Bug 11741 - Samba clients do not list all files that are present in a directory on the server share.
Summary: Samba clients do not list all files that are present in a directory on the se...
Status: RESOLVED INVALID
Alias: None
Product: Samba 4.0
Classification: Unclassified
Component: File services (show other bugs)
Version: 4.0.0
Hardware: x64 Linux
: P5 normal (vote)
Target Milestone: ---
Assignee: Samba QA Contact
QA Contact: Samba QA Contact
URL:
Keywords:
Depends on:
Blocks:
 
Reported: 2016-02-17 18:36 UTC by Bob
Modified: 2016-02-19 17:24 UTC (History)
1 user (show)

See Also:


Attachments
ls -l output, smbd debug level 10 log from the client, wireshark trace, and smb.conf file (326.18 KB, application/zip)
2016-02-17 20:05 UTC, Bob
no flags Details

Note You need to log in before you can comment on or make changes to this bug.
Description Bob 2016-02-17 18:36:43 UTC
We are using Oracle's Linear Tape File System Library edition to store files on a Linux server.  LTFSLE exposes metadata for files and directories that are on tape.

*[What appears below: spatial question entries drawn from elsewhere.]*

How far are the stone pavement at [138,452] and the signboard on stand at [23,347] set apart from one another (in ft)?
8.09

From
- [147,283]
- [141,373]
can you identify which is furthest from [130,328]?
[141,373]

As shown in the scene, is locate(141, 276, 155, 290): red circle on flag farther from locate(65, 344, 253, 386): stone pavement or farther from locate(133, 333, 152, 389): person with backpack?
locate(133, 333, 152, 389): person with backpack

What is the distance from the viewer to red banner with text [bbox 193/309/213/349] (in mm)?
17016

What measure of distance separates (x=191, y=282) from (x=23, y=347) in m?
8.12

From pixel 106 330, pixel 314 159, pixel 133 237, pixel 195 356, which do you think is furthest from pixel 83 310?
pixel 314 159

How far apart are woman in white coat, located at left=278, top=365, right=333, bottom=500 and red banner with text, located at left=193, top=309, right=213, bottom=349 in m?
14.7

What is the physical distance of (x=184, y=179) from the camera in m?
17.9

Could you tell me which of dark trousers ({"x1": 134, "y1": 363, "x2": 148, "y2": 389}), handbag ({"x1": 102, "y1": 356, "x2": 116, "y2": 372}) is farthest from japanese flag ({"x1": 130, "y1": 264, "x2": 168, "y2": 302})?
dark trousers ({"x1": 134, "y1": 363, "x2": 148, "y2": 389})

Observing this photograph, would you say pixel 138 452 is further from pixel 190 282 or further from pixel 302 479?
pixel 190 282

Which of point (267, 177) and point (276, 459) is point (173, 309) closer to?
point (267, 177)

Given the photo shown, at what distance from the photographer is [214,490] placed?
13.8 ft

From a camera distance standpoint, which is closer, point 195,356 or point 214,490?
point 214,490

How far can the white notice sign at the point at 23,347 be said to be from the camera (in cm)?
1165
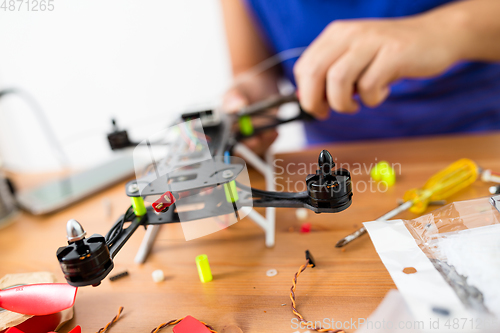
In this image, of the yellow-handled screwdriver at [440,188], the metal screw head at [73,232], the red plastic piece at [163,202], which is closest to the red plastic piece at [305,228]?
the yellow-handled screwdriver at [440,188]

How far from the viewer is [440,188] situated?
576mm

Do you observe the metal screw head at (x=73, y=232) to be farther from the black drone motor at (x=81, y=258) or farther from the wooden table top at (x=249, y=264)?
the wooden table top at (x=249, y=264)

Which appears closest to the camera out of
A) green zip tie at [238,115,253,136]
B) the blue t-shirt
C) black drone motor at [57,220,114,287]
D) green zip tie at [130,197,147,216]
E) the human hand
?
black drone motor at [57,220,114,287]

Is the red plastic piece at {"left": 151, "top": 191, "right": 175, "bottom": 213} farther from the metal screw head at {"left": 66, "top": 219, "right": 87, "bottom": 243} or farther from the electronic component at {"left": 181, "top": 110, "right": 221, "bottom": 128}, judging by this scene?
the electronic component at {"left": 181, "top": 110, "right": 221, "bottom": 128}

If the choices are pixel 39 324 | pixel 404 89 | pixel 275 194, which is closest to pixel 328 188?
pixel 275 194

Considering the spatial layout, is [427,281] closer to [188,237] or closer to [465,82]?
[188,237]

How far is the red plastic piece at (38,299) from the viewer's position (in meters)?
0.39

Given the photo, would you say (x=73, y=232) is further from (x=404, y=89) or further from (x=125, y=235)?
(x=404, y=89)

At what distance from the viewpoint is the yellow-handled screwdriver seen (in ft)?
1.82

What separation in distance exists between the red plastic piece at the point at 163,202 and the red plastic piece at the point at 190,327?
143 mm

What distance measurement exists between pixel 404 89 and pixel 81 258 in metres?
1.00

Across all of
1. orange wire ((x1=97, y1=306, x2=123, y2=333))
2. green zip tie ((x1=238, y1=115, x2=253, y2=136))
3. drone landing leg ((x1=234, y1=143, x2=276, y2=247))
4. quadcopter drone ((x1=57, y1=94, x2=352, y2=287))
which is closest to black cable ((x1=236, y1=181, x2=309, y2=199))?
quadcopter drone ((x1=57, y1=94, x2=352, y2=287))

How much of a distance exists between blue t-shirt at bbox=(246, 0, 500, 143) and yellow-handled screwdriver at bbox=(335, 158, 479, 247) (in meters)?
0.47

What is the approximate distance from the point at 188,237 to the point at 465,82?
0.96m
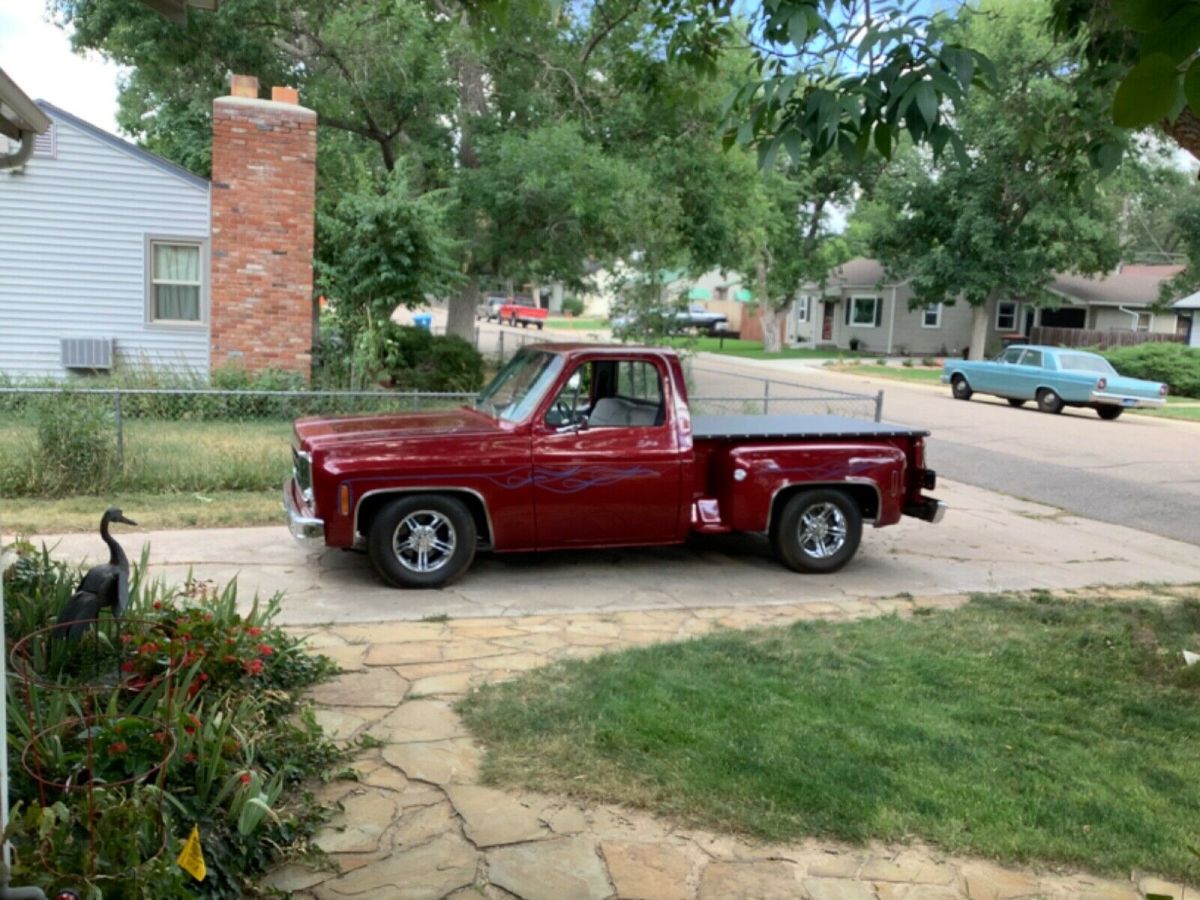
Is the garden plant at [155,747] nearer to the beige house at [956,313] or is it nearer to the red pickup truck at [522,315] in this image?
the beige house at [956,313]

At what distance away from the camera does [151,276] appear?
57.5ft

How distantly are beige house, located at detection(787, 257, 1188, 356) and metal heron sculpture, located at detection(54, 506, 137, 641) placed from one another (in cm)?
3933

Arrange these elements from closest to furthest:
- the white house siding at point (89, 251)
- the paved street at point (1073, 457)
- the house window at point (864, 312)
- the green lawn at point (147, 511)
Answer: the green lawn at point (147, 511)
the paved street at point (1073, 457)
the white house siding at point (89, 251)
the house window at point (864, 312)

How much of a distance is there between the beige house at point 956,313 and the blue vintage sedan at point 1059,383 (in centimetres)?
1572

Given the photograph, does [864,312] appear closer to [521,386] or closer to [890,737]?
[521,386]

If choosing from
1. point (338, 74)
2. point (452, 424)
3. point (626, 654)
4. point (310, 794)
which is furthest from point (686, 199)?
point (310, 794)

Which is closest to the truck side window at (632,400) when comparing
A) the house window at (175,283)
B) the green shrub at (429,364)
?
the green shrub at (429,364)

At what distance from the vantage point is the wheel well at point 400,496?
23.6ft

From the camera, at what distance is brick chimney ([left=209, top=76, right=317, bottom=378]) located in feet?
54.4

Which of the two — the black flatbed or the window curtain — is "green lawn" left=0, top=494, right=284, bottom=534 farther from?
the window curtain

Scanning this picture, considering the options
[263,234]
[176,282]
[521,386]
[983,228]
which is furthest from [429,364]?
[983,228]

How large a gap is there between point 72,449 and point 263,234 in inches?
302

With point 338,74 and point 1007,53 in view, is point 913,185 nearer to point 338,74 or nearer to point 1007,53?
point 1007,53

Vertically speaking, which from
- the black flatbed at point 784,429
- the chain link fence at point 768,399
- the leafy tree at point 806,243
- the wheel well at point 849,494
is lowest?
the wheel well at point 849,494
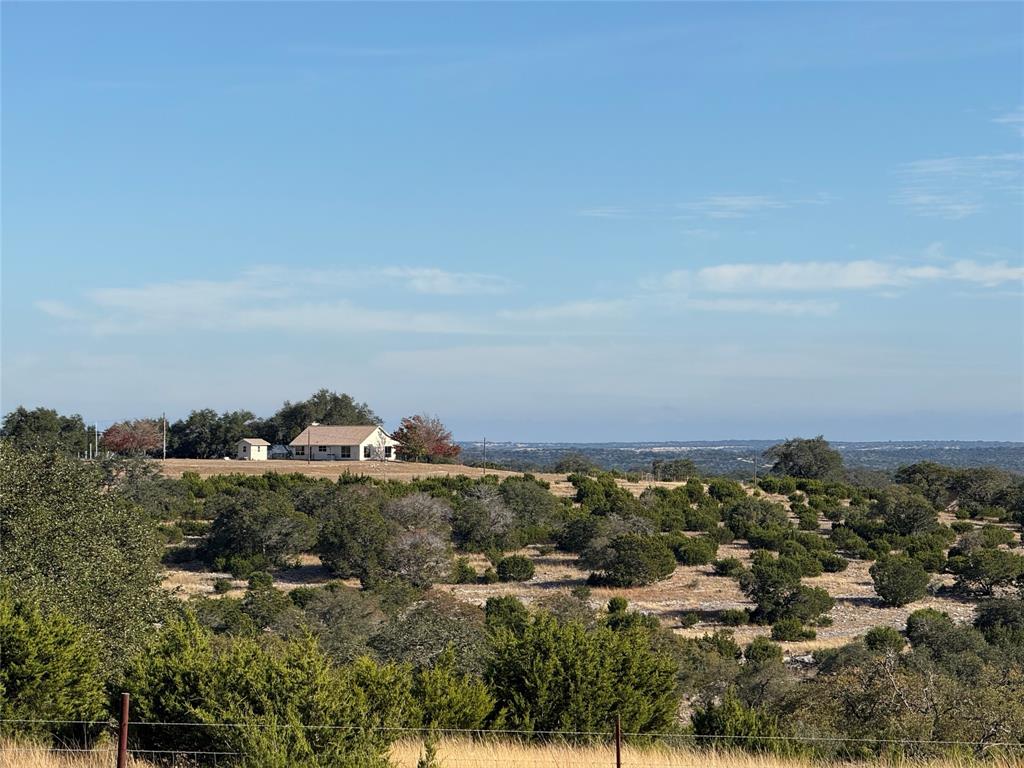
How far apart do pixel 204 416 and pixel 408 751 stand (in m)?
79.9

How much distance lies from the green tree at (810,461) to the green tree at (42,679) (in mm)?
70646

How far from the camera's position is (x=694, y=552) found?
45.8 meters

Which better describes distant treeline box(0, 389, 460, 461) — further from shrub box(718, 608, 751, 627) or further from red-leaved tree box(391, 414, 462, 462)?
shrub box(718, 608, 751, 627)

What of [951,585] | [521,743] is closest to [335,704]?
[521,743]

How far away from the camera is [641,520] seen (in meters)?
50.3

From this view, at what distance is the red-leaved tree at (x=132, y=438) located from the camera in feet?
258

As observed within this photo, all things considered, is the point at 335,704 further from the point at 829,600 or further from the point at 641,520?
the point at 641,520

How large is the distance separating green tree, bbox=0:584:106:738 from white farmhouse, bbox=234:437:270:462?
226ft

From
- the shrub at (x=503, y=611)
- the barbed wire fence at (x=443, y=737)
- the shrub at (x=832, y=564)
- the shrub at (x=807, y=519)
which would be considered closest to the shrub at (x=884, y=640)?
the shrub at (x=503, y=611)

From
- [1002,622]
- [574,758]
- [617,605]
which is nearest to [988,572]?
[1002,622]

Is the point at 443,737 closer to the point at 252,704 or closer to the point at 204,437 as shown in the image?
the point at 252,704

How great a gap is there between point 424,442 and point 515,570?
4093 centimetres

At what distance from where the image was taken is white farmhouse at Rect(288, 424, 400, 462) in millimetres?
80188

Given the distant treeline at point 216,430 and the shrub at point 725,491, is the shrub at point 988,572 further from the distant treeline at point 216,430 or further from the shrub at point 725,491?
the distant treeline at point 216,430
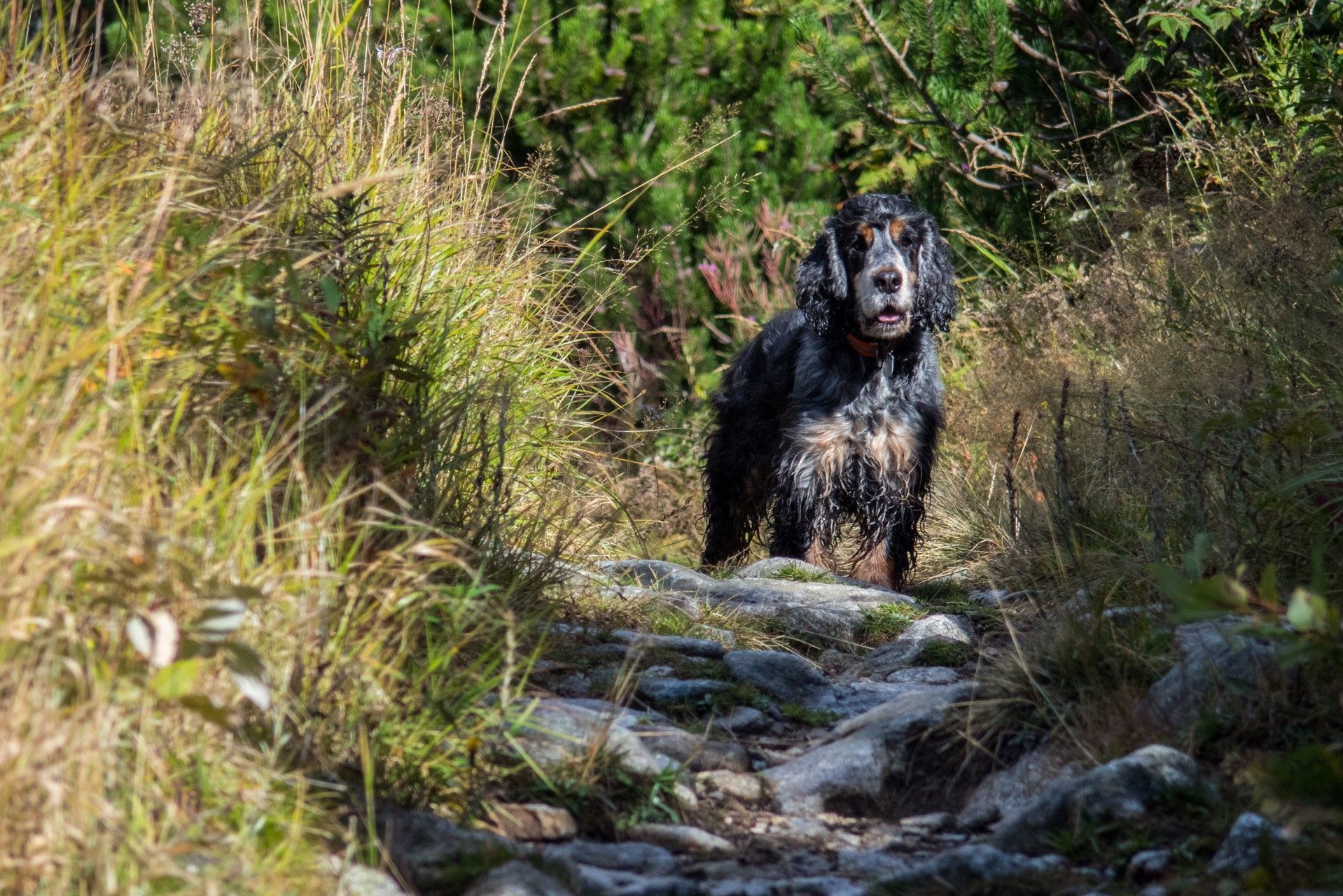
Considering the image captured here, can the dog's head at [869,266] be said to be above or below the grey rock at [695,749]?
above

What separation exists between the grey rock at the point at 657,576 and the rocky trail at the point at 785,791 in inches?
15.0

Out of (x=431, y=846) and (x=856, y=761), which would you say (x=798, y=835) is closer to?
(x=856, y=761)

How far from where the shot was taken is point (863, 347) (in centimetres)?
546

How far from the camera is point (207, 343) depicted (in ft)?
8.21

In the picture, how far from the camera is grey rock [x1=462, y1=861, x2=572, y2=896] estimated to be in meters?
1.94

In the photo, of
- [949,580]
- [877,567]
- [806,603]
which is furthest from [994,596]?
[877,567]

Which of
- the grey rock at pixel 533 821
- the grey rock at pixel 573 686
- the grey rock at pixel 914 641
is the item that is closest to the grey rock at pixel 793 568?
the grey rock at pixel 914 641

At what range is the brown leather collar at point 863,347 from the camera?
5.45 meters

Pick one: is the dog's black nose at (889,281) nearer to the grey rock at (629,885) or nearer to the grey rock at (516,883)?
the grey rock at (629,885)

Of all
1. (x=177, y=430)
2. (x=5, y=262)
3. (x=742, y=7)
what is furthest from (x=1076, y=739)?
(x=742, y=7)

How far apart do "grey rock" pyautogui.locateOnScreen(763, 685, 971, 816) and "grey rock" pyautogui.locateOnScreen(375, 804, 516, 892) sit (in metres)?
0.77

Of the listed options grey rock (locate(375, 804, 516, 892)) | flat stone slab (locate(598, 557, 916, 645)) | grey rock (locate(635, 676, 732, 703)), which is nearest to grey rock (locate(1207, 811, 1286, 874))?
grey rock (locate(375, 804, 516, 892))

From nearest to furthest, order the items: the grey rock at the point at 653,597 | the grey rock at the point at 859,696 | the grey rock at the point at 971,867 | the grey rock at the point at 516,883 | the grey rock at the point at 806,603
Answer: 1. the grey rock at the point at 516,883
2. the grey rock at the point at 971,867
3. the grey rock at the point at 859,696
4. the grey rock at the point at 653,597
5. the grey rock at the point at 806,603

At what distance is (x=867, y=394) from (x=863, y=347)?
0.21 meters
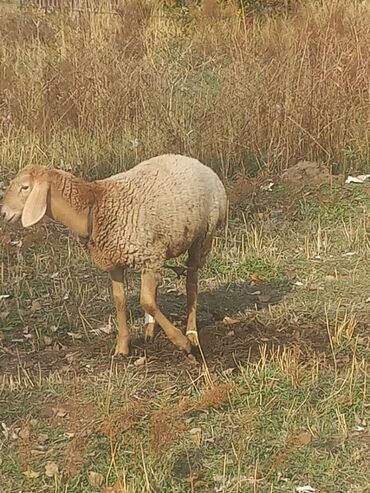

We share through Samba the directory structure under which lies these files/dirs.  The underlying file system type is LTFS Open.  Samba clients through Windows explorer are able to click on directories and files which then causes the tape to load and perform posix type file system commands (read/write etct..).   Everything works fine until we exceed 563 files or a combination of files and directory elements that exceed 563.    If we have 800 files in the top level dir of the linux server, only 563 can be seen or operated on with the Windows client.
We first saw this issue running Samba 3.X and upgraded to 4.0. 

We have tried the latest Windows 7 and Windows 10 and see the same behavior.
We are running Oracle Enterprise Linux 2.6.32-431.29.2.el6.x86_64.
The server rpms for samba are:
samba4-winbind-4.0.0-67.el6_7.rc4.x86_64
samba4-common-4.0.0-67.el6_7.rc4.x86_64
samba4-libs-4.0.0-67.el6_7.rc4.x86_64
samba4-4.0.0-67.el6_7.rc4.x86_64
samba4-client-4.0.0-67.el6_7.rc4.x86_64
Comment 1 Bob 2016-02-17 18:49:50 UTC
Note that the filesystem is backed by LTFS Open, the actual file system exposed throough Samba is of type LTFS_LE.  Here is the "mount" output...

/mnt/LTFS_LE/metadata on /LTFSLE type LTFS_LE (rw)
Comment 2 Jeremy Allison 2016-02-17 18:55:50 UTC
Hi Bob, can you upload a file containing the ls -l output from the directory you're trying to list, and also a smbd debug level 10 log from the client trying to list the same directory. A wireshark trace plus your smb.conf file would also be helpful.
Comment 3 Bob 2016-02-17 19:05:09 UTC
(In reply to Jeremy Allison from comment #2)
Yes, we wil work on gathering this data and let you know.
Comment 4 Bob 2016-02-17 20:05:45 UTC
Created attachment 11846 [details]
ls -l output, smbd debug level 10 log from the client, wireshark trace, and smb.conf file

Jeremy, the information that you requested is attached.
Comment 5 Bob 2016-02-17 20:17:04 UTC
Set to unconfirmed as the requested info is attached.
Comment 6 Jeremy Allison 2016-02-17 23:38:34 UTC
OK - the relevent frame is 66 is the wireshark trace. This contains a chained SMB2 packet containing a directory open (Create) followed by 2 find requests. 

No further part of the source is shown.